Google today penned an explainer on the Soli radar-based technology that ships inside its Pixel 4 smartphones. While many of the hardware details were previously known, the company for the first time peeled back the curtains on Soli’s AI models, which are trained to detect and recognize motion gestures with low latency. While it’s early days — the Pixel 4 and the Pixel 4 XL are the first consumer devices to feature Soli — Google claims the tech could enable new forms of context and gesture awareness on devices like smartwatches, paving the way for experiences that better accommodate users with disabilities.
The Soli module within the Pixel 4, which was a collaborative effort among Google’s Advanced Technology and Projects (ATAP) group and the Pixel and Android product teams, contains a 60GHz radar and antenna receivers with a combined 180-degree field of view that record positional information in addition to things like range and velocity. (Over a window of multiple transmissions, displacements in an object’s position cause a timing shift that manifests as a Doppler frequency proportional to the object’s velocity.) Electromagnetic waves reflect information back to the antennas, and custom filters (including one that accounts for audio vibrations caused by music) boost the signal-to-noise ratio while attenuating unwanted interference and differentiating reflections from noise and clutter.
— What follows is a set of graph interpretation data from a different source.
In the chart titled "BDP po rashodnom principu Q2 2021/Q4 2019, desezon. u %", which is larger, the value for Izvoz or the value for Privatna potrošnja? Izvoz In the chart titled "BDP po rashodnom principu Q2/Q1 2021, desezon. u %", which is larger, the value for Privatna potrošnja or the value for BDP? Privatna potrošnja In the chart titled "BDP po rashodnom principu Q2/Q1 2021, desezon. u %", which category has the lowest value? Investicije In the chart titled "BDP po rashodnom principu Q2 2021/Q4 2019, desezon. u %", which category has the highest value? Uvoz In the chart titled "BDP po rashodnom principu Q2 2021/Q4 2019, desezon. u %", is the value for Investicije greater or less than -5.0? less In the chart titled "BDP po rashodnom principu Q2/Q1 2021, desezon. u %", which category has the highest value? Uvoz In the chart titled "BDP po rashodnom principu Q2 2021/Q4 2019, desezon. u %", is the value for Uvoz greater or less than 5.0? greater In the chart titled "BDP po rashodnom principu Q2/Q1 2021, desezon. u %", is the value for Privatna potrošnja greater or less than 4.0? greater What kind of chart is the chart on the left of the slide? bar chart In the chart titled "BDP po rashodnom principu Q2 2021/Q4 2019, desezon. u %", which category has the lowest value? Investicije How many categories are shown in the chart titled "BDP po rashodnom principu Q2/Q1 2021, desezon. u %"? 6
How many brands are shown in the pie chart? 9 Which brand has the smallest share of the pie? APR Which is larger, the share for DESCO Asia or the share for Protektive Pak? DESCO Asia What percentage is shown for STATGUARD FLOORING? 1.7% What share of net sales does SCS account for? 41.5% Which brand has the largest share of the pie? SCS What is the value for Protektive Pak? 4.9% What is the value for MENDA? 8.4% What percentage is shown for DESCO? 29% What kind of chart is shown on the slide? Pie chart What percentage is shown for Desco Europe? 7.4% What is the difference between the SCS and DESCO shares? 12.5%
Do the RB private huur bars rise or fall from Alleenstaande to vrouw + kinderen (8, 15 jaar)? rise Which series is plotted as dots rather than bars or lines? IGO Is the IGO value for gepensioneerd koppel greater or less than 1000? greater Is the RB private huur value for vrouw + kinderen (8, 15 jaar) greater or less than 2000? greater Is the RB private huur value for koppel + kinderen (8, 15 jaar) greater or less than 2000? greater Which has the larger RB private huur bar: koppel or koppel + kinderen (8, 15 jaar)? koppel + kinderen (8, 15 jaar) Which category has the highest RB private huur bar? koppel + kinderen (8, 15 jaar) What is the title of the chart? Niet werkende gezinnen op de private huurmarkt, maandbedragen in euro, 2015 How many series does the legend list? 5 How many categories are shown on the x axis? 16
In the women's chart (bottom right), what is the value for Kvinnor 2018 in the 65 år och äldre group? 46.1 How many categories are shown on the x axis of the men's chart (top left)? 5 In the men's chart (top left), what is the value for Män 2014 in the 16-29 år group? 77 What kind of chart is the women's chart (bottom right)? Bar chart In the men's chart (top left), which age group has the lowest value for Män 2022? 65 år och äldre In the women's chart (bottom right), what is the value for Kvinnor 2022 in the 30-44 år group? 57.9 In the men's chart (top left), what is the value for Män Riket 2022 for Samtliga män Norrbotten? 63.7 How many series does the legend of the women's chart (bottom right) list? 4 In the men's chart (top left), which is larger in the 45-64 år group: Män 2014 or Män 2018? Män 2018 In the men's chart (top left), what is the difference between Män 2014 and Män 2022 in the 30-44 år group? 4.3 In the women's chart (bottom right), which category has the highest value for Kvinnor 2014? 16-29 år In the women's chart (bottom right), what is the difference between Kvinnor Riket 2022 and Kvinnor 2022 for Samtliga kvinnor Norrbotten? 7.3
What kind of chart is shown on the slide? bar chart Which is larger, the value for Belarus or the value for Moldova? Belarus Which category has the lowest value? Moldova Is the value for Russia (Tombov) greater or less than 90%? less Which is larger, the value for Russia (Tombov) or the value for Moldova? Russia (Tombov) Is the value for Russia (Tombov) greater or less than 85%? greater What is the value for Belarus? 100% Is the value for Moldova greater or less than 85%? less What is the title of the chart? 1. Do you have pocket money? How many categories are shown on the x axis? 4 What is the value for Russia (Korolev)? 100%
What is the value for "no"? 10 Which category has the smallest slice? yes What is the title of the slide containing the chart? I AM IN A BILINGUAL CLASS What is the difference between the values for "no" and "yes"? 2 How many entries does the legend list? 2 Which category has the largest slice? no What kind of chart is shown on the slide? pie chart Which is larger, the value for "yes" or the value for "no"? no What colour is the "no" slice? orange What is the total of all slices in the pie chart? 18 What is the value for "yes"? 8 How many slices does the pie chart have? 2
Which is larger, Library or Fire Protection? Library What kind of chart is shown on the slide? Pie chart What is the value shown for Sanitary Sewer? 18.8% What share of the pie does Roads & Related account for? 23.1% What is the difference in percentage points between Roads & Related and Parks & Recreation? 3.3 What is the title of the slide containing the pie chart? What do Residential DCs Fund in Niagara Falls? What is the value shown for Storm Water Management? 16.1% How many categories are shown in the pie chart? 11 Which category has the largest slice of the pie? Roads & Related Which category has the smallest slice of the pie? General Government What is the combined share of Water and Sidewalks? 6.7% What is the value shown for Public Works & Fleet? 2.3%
The signal transformations are fed into Soli’s machine learning models for “sub-millimeter” gesture classification. Developing them required overcoming several major challenges, according to Google:
- Every user performs even simple motions like swipes in myriad ways.
- Extraneous motions within the sensor’s range sometimes appear similar to gestures.
- From the point of view of the sensor, when the phone moves, it looks like the whole world is moving.
The teams behind Soli devised a system comprising models trained using millions of gestures recorded from thousands of Google volunteers, which were supplemented with hundreds of hours of radar recordings containing generic motions from other Google volunteers. The AI models were trained using Google’s TensorFlow machine learning framework and optimized to run directly on Pixel 4’s low-power digital signal processor, allowing them to track up to 18,000 frames per second even when the main processor is powered down.
“Remarkably, we developed algorithms that specifically do not require forming a well-defined image of a target’s spatial structure, in contrast to an optical imaging sensor, for example. Therefore, no distinguishable images of a person’s body or face are generated or used for Motion Sense presence or gesture detection,” Google research engineer Jaime Lien and Advanced Technology and Project software engineer Nicholas Gillian wrote. “[For this reason,] we are excited to continue researching and developing Soli to enable new radar-based sensing and perception capabilities.”
While Soli on the Pixel 4 remains in its infancy — we were somewhat underwhelmed when we tested it late last year — it continues to improve through software updates. Support for Soli came to Japan in early February (Google has to certify Soli with regulatory authorities to legally transmit at the required frequencies), and later that month, a new “tapping” gesture that pauses and resumes music and other media made its debut.